Getting Started with dlt: A Simple, Scalable Way to Handle Data Ingestion
When I first ventured into the world of data engineering, ingestion felt like the soggy basement of the pipeline: necessary, a little messy, and not something I would brag about. Dashboards had all the sparkle, and data modeling felt like a fun puzzle to solve. But ingestion? That was just the plumbing.
Still, as someone helping clients with wildly different systems, tight budgets, and a variety of data sources, I quickly learned: if your plumbing isn’t solid, nothing flows. So finding tools that make ingestion simple, scalable, and (dare I say) kind of enjoyable? That’s become part of the mission at Database Tycoon.
Why dltHub Caught My Eye
What drew me to dlt was its promise of simplicity without sacrificing power. It’s open-source, Python-native, and has strong opinions on best practices. It supports both beginners and advanced teams, with features like automatic schema evolution, declarative pipelines, and built-in support for destinations like BigQuery, DuckDB, and PostgreSQL.
Coming from a background in data strategy and UX rather than hardcore engineering, I appreciated that dlt felt accessible. It didn’t assume I had years of pipeline infrastructure experience under my belt.
So, a few teammates and I signed up for their certification course, hoping it would help us not only understand the tool but become fluent enough to confidently recommend it to clients if it was a good fit.
The Certification Experience
The dlt certification was one of the more thoughtfully designed technical courses I’ve taken.
Each module walked through real-world ingestion scenarios, starting with local filesystem ingestion, then progressing through REST APIs with pagination and authentication, and finally guiding us through dbt integration and cloud destinations. It used Google Colab, which removed the setup overhead and let me focus on learning rather than configuring.
The pacing struck a great balance: technical but not overwhelming. If you’ve never dealt with pagination or token refresh logic before, you’ll walk away understanding exactly how it works.
What I Loved
Within minutes, I was running pipelines and seeing results. It felt hands-on and immediately rewarding.
Everything was broken into digestible pieces, with context around why each step mattered.
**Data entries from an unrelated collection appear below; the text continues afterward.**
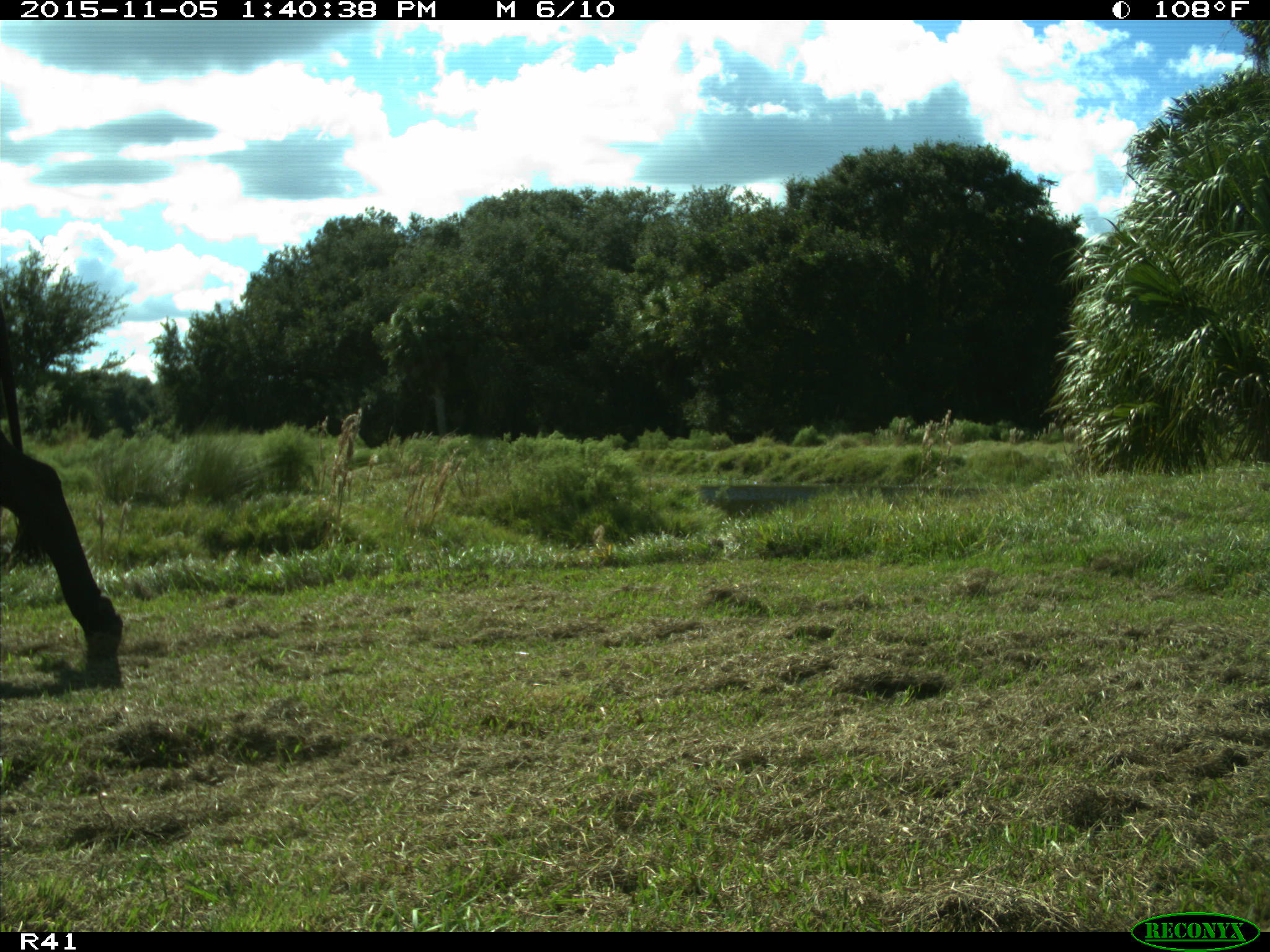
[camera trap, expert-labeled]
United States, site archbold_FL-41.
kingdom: Animalia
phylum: Chordata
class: Mammalia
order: Artiodactyla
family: Bovidae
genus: Bos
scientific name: Bos taurus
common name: domestic cow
Bos taurus (domestic cow).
By the end, I could load data from an external API, transform it, and land it in a warehouse without needing a big team or years of engineering experience.
As a 30-something who grew up in the ’90s, I appreciated working with a Pokémon dataset. 🐉
What Could Be Improved
If I had to nitpick, I’d say I could’ve benefited from a bit more handholding when it came to some of the error messages during experimentation. But that’s not specific to dlt, just part of the growing pains of learning a new tool and stitching multiple tools together. Still, a few more annotated examples or FAQs could help first-timers debug faster.
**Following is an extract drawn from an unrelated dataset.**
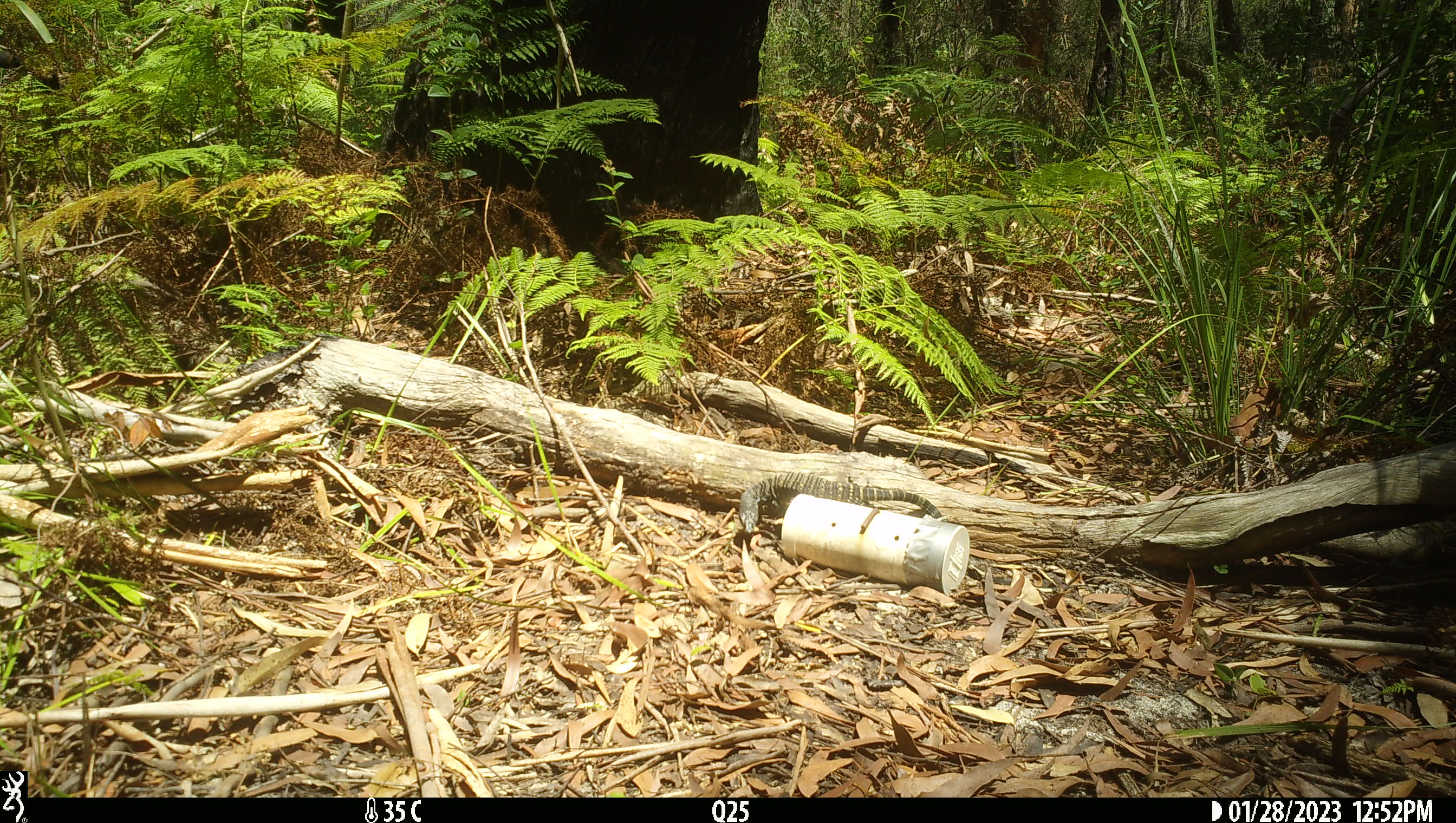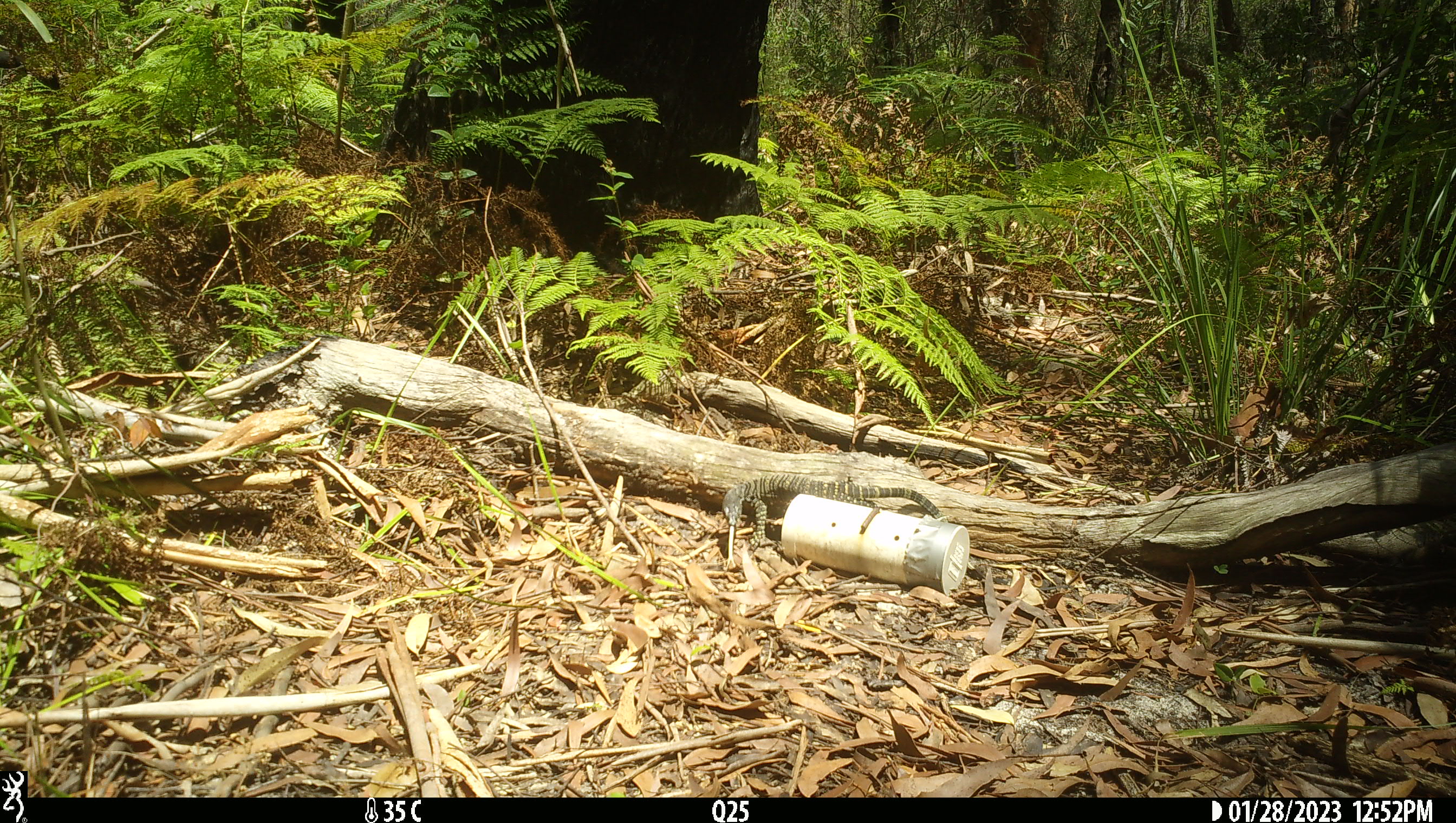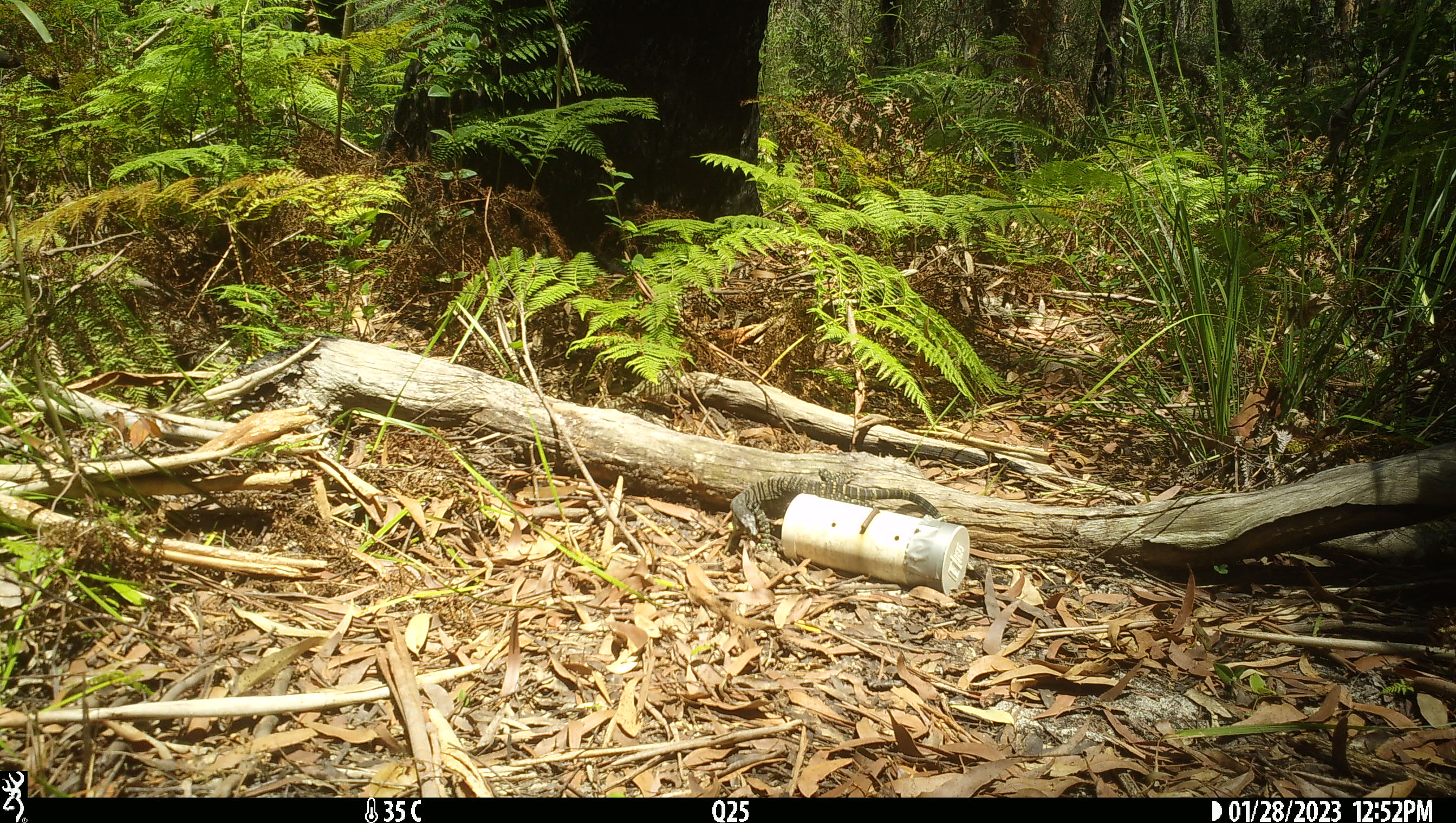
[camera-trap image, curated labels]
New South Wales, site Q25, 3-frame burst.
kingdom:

How I Plan to Use dlt in the Real World
As a co-founder of Database Tycoon, I’m often helping small and mid-sized businesses that don’t have dedicated data engineers. dlt gives us a way to set up ingestion pipelines that are:
Easy to version control and audit
Secure (with native support for secrets and credentials)
Adaptable to changing schemas or data sources
I’m especially excited to pair it with the Stripe API for clients we’re building Stripe financial dashboards for. Whether it’s for internal reporting, client-facing analytics, or just better operational visibility, dlt seems like a strong option for ingestion.
Final Thoughts
The dlt certification gave me more than just new technical skills, it also gave me confidence around the ingestion part of the data pipeline. It also helped me feel prepared to recommend the tool to our engineers working on client projects. In my opinion, this tool has a real future (and present) in the modern data stack.
If you’re a data analyst, strategist, or builder who's ready to step into ingestion for the first time, or looking for a better way to handle it, I highly recommend giving dlt a try. Start with the course. You’ll walk away knowing more than you expected, and excited to build what’s next!